The clever JVM will see the work to be done and optimize the allocation of protective copies. First, the call to getLocation () will become inline, and the call to getX () and getY () will also be processed, resulting in getDistanceFrom () will be as effective as listing 3.


Listing 3. pseudocode describes the result of applying inline optimization to getDistanceFrom ().

Public double getDistanceFrom (Component other ){
Point otherLocation = new Point (other. x, other. y );
Int deltaX = otherLocation. x-location. x;
Int deltaY = otherLocation. y-location. y;
Return Math. sqrt (deltaX * deltaX deltaY * deltaY );
}

At this point, the escape analysis can show that the objects allocated in the first row will never break away from its basic blocks, and the getDistanceFrom () will never change the status of the other component. (Escape indicates that the object reference is not saved to the heap, or is passed to an unknown generation that may retain a copy.

Contact Us

The content source of this page is from Internet, which doesn't represent Alibaba Cloud's opinion; products and services mentioned on that page don't have any relationship with Alibaba Cloud. If the content of the page makes you feel confusing, please write us an email, we will handle the problem within 5 days after receiving your email.

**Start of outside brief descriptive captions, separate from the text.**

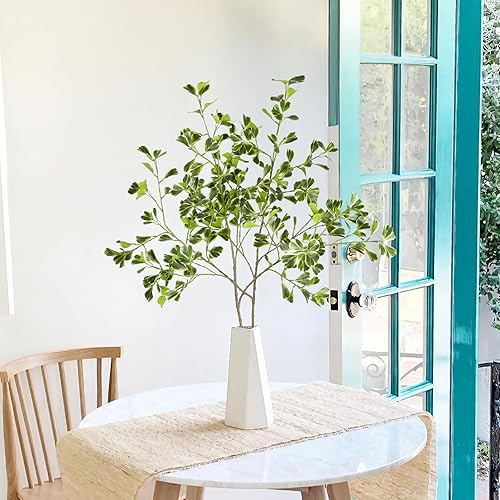 Miniatura 5 de EDIMENS 2 paquetes de ramas de ficus artificiales de 44 pulgadas, tallos verdes artificiales, hojas de ficus con bordes blancos, tallos de ramita de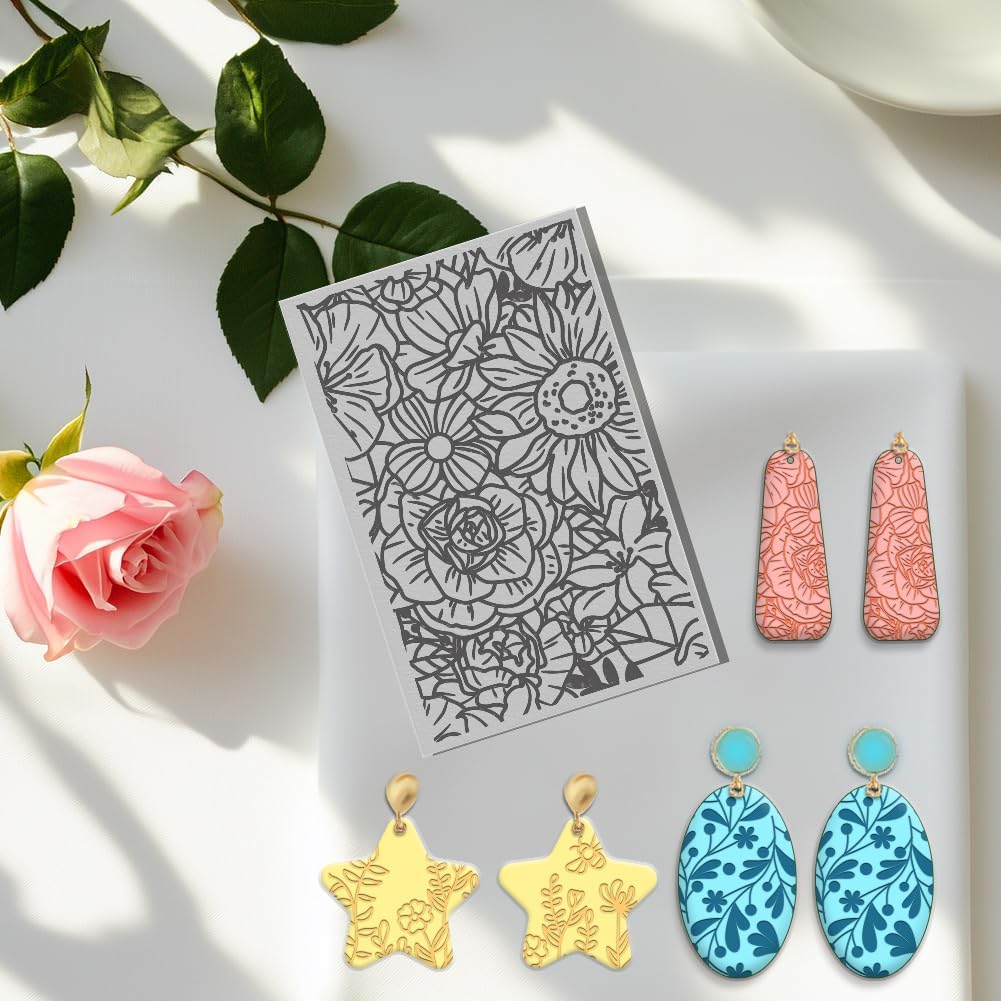 6 PCS Polymer Clay Texture Sheets Plants Clay Texture Mat for Using with Clay Cutters Pottery Earrings Jewelry DIY Making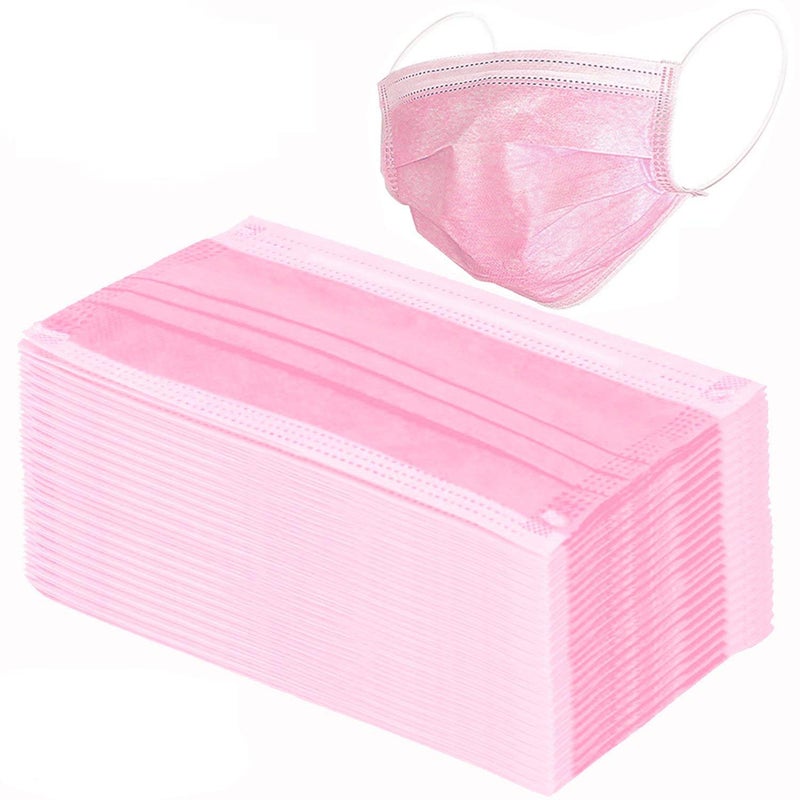 Wecolor 120 Pack Disposable Face Masks with Elastic Ear Loop 3 Ply Breathable Pink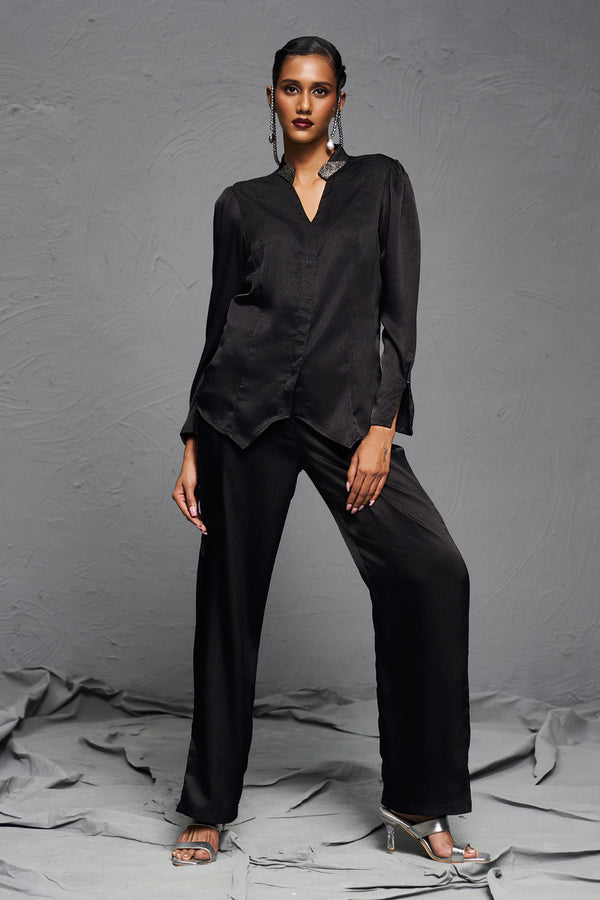 Black Luxury Satin Co-ord Set with Handwork Stand Collar for Party Wear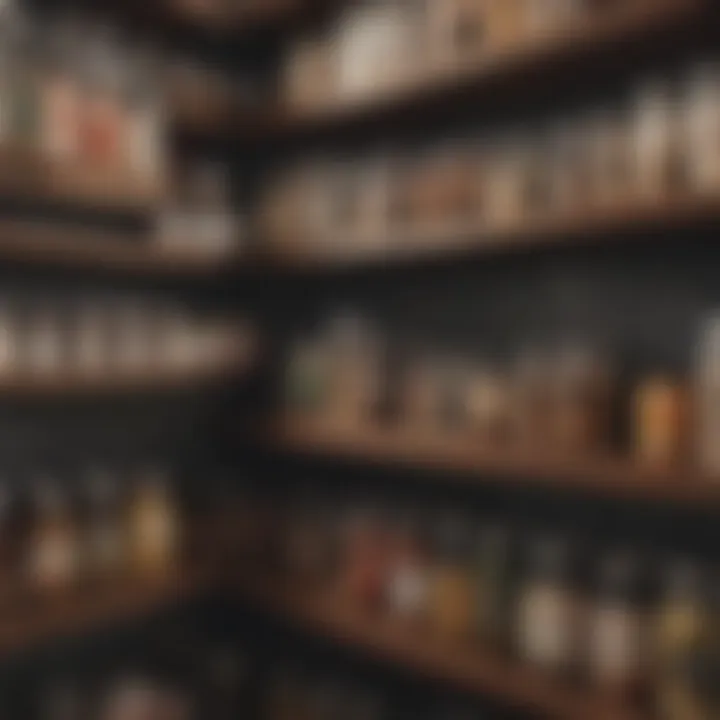 Close-up of categorized pantry items for easy access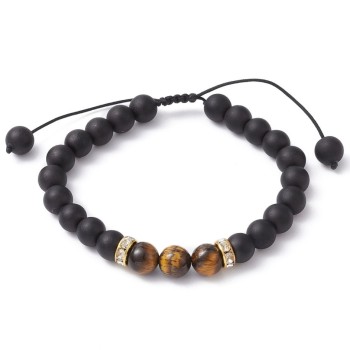 Bransoletka Shamballa z naturalnego tygrysiego oka z mosiężnymi detalami [product.brand] 1 - Rosmarinus (koreni-krumlov.cz / pla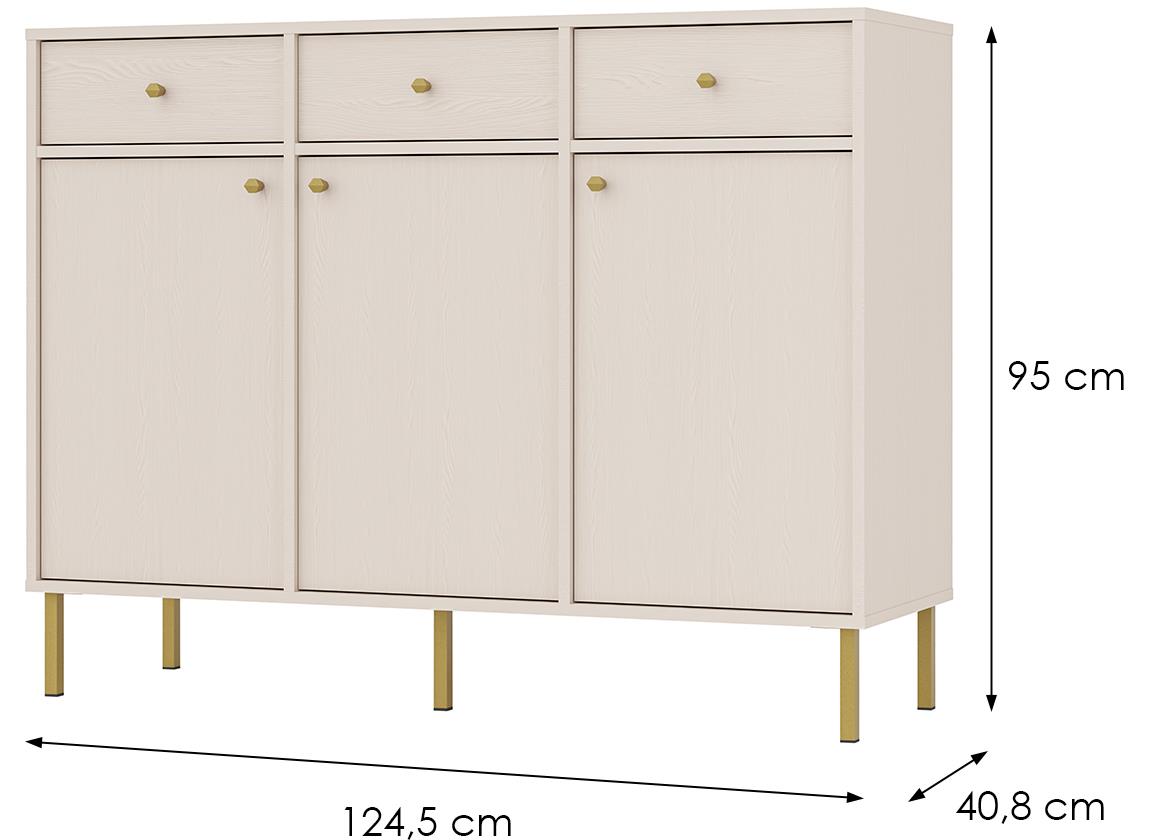 Tokyo 2 3F 3S komoda 3fioke, 3vrata 124,5x40,8x95 bež 827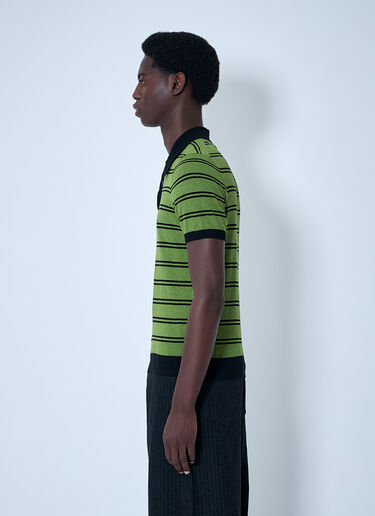 Prada Stripe Logo Motif Polo Shirt Black pra0160010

If you find any instances of plagiarism from the community, please send an email to: info-contact@alibabacloud.com and provide relevant evidence. A staff member will contact you within 5 working days.

A Free Trial That Lets You Build Big!

Start building with 50+ products and up to 12 months usage for Elastic Compute Service

  • Sales Support

    1 on 1 presale consultation

  • After-Sales Support

    24/7 Technical Support 6 Free Tickets per Quarter Faster Response

  • Alibaba Cloud offers highly flexible support services tailored to meet your exact needs.